Prior to the un-priced stamps becoming widespread, a price change meant we all had to buy 1p and 2p stamps (or whatever the price difference was) to use up our old stamps. It will be interesting to see if these bar-coded stamps become invalid at the next postage price rise. Call me old-fashioned, but wouldn’t it just be easier to revert to showing the price on all stamps?
Jobs update (UK stats from LinkedIn)
Regulatory affairs 1,125 jobs and Health and safety 68,673 jobs, a decrease in both types of job. It’s a bit of a concern that the Regulatory Affairs jobs are now at around half of their level from 6 weeks ago. But don’t be downhearted if you’re looking for work, as it’s the August Bank Holiday weekend coming up (although not for Scotland, who took an earlier August Bank Holiday), and there may be some more jobs available once the business year begins in September.

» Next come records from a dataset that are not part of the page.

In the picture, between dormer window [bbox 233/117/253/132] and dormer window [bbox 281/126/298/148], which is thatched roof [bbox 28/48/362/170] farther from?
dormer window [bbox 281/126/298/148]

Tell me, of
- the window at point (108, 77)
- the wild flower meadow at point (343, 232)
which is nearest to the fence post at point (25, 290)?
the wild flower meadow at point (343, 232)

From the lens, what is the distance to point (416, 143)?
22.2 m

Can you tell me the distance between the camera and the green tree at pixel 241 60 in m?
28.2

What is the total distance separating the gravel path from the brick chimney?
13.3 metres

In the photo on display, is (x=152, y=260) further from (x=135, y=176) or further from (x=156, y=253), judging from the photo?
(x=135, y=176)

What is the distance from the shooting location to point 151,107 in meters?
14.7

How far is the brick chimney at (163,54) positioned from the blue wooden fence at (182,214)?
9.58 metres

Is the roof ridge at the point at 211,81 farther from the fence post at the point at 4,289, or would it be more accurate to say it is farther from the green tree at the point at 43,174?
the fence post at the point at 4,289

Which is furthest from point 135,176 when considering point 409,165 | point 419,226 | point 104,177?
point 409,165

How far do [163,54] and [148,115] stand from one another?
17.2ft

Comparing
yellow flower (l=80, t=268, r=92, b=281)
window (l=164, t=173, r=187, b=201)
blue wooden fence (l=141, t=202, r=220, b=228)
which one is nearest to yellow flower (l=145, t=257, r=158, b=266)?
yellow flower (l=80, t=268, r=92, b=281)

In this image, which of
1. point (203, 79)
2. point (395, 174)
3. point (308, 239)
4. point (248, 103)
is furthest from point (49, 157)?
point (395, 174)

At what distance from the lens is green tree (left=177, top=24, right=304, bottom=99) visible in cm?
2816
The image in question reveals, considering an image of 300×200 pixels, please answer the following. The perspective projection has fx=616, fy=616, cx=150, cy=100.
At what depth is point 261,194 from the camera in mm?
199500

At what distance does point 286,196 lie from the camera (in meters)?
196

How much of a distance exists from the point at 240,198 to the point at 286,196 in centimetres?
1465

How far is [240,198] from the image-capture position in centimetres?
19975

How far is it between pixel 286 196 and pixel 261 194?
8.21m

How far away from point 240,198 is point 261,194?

Our friends at CBA are looking for a “Regulatory and Supply Chain Support” person https://www.linkedin.com/feed/update/urn:li:activi…
VRS Regulatory are recruiting a regulatory and certification officer for a natural flavours and fragrance company, see https://www.linkedin.com/jobs/view/3236790741/ .
If you are looking for work, some advice from an American recruiter on people who tend to do better at interviews: https://www.linkedin.com/posts/renoperry_as-a-hiri… .
Process Safety Corner
- Fire in London due to a battery on a pedicab, no injuries https://www.linkedin.com/feed/update/urn:li:activi…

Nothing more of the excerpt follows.